Thereafter the appellants, three married couples owning and occupying residences in the residential zoned area, filed this suit. Appellants sought a mandatory injunction requiring SPS to move the substation for violation of the zoning ordinance and as a public and private nuisance or, alternatively, damages. SPS levelled special exceptions to the petition. Those special exceptions predicated on the zoning ordinance being invalid and unenforceable as to SPS under its right of eminent domain were sustained. All other special exceptions were overruled. Appellants refused to amend their petition, and the trial court entered its judgment of dismissal.

Appellants present six points of error. Three of these assign as error the effective holding of the trial court that the city’s zoning ordinance is in conflict with, and invalid and unenforceable with respect to, SPS’s right of eminent domain. These points of error are sustained. The other three points attempt to assign as error purported rulings made by the trial court respecting appellants’ petition which, in fact, were not made in the court’s order, and these points will not be further considered.

Basically, aside from various collateral contentions, appellants premise their appeal on the proposition that the zoning ordinance, enacted by authority of arts. 1011a through 101 lj, is superior to whatever right of eminent domain SPS may have. It is SPS’s position that the right of eminent domain granted it by art. 1436, coupled with its corporate rights under art. 1435, is superior and not subservient to the city’s zoning ordinance. Thus, there is the confrontation of adverse claims, each asserting the superior right.

▶ Material provided:
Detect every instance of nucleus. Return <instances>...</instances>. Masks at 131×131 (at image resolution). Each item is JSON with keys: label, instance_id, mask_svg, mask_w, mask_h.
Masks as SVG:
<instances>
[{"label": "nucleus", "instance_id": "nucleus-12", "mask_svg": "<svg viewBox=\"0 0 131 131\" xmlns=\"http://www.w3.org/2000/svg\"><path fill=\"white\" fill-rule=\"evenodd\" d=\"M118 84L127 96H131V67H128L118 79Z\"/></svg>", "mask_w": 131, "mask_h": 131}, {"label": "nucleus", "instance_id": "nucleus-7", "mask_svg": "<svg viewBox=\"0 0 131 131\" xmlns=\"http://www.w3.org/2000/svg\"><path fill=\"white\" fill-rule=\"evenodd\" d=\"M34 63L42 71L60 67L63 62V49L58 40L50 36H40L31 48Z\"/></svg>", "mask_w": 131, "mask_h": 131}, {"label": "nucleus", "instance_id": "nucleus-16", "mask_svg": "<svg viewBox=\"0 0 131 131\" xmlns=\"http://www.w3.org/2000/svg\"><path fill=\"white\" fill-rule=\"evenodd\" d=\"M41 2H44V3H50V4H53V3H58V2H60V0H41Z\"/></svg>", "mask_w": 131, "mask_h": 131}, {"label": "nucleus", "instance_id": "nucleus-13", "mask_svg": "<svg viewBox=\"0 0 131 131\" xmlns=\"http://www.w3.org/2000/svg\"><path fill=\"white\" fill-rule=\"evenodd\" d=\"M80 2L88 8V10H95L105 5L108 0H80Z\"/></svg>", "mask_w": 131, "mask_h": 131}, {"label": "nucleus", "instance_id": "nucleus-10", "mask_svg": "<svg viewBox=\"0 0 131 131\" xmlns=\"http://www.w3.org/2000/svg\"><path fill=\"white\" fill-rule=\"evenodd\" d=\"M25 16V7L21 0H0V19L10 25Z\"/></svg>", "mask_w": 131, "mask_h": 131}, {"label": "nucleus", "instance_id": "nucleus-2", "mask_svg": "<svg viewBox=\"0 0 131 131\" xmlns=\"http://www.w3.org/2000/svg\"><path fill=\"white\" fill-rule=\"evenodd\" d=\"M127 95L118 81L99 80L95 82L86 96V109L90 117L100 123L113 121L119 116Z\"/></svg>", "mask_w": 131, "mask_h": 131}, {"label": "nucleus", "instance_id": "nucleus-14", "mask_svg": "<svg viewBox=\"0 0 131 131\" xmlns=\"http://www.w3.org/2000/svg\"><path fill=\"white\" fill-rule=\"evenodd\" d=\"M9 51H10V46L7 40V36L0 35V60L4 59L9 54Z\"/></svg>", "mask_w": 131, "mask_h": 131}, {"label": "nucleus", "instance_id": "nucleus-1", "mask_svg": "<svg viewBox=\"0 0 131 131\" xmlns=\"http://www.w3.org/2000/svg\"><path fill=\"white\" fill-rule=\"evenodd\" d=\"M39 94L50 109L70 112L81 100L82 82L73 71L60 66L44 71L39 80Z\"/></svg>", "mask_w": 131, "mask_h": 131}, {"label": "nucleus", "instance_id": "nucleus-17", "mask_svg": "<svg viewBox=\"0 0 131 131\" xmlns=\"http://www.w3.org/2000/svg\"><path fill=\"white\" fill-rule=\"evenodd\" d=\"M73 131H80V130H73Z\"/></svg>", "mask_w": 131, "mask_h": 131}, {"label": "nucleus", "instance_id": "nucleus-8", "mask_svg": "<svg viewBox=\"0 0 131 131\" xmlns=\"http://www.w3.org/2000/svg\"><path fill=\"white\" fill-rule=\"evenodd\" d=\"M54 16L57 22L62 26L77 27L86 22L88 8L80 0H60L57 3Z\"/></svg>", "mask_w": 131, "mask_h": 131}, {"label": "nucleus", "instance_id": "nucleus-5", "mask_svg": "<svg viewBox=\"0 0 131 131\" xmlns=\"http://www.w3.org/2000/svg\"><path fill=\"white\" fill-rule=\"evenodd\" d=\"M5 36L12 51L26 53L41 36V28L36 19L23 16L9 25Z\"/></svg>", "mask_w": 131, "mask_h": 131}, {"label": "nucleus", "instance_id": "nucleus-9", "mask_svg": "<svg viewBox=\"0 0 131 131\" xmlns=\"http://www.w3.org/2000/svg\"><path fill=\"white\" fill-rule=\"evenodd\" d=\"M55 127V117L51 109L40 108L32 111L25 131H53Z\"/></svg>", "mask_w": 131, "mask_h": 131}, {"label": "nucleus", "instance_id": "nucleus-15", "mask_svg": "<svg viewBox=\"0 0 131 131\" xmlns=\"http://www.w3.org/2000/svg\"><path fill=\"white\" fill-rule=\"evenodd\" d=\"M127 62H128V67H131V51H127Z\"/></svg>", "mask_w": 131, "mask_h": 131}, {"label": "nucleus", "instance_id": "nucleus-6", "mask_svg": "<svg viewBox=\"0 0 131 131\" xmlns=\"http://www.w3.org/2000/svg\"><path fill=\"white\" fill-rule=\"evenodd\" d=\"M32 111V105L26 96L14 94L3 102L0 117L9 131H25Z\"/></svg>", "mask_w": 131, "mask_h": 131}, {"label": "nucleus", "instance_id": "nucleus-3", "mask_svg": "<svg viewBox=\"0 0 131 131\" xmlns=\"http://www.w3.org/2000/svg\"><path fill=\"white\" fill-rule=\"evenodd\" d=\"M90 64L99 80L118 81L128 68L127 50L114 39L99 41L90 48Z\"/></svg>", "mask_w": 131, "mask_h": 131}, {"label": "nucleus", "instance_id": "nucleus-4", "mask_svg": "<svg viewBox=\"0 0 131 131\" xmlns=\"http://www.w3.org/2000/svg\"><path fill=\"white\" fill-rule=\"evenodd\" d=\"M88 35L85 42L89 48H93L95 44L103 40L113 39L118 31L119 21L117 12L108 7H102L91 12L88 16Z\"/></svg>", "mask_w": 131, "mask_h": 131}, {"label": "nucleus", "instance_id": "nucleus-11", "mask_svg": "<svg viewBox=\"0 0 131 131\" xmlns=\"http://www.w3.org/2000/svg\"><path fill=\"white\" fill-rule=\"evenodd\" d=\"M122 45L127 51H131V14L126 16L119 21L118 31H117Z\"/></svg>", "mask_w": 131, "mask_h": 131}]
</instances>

▶ Set task 1:
In the court opinion excerpt, who are the appellants who filed the suit?
▶ Set task 2:
Return the passage of the court opinion excerpt from "Appellants present six" up to and including "be further considered.", copied word for word.

▶ Output 1:
Three married couples owning and occupying residences in the residential zoned area.

▶ Output 2:
Appellants present six points of error. Three of these assign as error the effective holding of the trial court that the city’s zoning ordinance is in conflict with, and invalid and unenforceable with respect to, SPS’s right of eminent domain. These points of error are sustained. The other three points attempt to assign as error purported rulings made by the trial court respecting appellants’ petition which, in fact, were not made in the court’s order, and these points will not be further considered.